Above-ground storage facilities and underground tunnels are important parts of MSD Project Clear’s efforts improve water quality and alleviate many wastewater concerns in the St. Louis region over the next generation.

The links below will provide specific information about each project as design moves closer to construction.


As part of MSD Project Clear, eight significant underground construction projects will begin over the next dozen years. These projects will use different types of construction to build underground wastewater storage facilities. These storage facilities are needed: during heavy rains or significant snow melt, too much stormwater enters the wastewater system. When too much stormwater enters the system, it may exceed the capacity of the sewer system and MSD’s treatment plants. To prevent overflows, MSD will construct above-ground storage tanks to store wastewater, or deep underground tunnels to both store and transport wastewater during these heavy rains or significant snow melt until capacity is available at MSD treatment plants.

The majority of the deep tunnel projects will be built in the limestone rock layer by a specialized piece of equipment called a Tunnel Boring Machine (TBM). A lining is then installed that will keep groundwater out and keep wastewater in the tunnel. The benefit of this deep tunnel boring technology is minimal surface disturbance to neighborhoods and properties in proximity to the project. Working at up to 230 feet below the surface, the TBM will bore the tunnel totally out of the sight of the public. Very little will be felt or heard, resulting in little disturbance to properties above the surface.

For smaller storage facilities that are too short to use a TBM, controlled blasting will be used deep underground. This blasting is done by experienced contractors in small increments; just like TBM construction, there will be minimal disturbance on the surface.

MSD Project Clear reached a milestone in 2014 with the completion of the first phase of the 3,200-foot-long x 9-foot-diameter tunnel, dug by TBM Chelsea the Chomper, as part of the Lemay Redundant Force Main project. The second construction project of Project Clear is scheduled to begin in 2016. The Maline Creek Storage Facility project is in the final design phase and the work will go to bid next year.

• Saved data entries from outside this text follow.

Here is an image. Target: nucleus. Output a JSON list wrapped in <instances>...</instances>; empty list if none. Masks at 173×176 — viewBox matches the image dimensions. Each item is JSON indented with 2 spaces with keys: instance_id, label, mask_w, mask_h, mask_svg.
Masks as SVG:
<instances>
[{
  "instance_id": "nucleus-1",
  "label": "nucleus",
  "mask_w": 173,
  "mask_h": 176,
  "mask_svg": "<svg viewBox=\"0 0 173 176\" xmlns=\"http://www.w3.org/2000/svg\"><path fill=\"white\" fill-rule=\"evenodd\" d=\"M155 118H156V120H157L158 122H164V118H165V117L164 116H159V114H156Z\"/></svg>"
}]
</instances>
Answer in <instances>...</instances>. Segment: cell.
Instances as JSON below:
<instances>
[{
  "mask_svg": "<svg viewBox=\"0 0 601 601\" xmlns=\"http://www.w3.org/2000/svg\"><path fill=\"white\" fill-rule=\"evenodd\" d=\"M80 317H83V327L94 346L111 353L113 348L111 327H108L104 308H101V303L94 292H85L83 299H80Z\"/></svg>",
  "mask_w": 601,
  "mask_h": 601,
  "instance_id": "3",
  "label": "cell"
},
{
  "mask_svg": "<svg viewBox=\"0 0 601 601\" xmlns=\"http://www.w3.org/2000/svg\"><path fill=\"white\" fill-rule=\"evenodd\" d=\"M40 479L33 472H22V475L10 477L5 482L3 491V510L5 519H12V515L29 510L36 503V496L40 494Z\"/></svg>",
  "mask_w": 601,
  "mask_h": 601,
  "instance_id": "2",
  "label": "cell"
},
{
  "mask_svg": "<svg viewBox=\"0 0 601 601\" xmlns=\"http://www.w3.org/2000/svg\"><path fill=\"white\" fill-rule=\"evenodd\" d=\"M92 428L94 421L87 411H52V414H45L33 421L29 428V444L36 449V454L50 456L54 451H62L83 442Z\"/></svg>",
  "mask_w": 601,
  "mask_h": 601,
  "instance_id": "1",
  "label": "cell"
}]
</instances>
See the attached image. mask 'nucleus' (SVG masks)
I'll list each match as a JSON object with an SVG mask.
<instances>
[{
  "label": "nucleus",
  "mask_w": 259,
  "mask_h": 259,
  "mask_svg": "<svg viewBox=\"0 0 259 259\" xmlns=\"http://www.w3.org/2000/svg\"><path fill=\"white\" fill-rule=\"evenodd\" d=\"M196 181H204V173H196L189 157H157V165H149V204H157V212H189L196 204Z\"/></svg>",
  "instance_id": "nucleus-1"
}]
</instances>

This timeline roughly estimates the progress of a MSD Project Clear tunnel over the life of the initiative.


Stormwater disconnections

When stormwater enters the wastewater system, it is considered wastewater by MSD’s regulators. In the combined sewer system, this occurs by design. The system carries both wastewater and stormwater in the same pipe. In heavy rains, the system can be overloaded by too much stormwater. In the separate sewer system, this can occur due to incorrect connections of stormwater to the wastewater system. MSD is working to remove these connections through stormwater disconnections.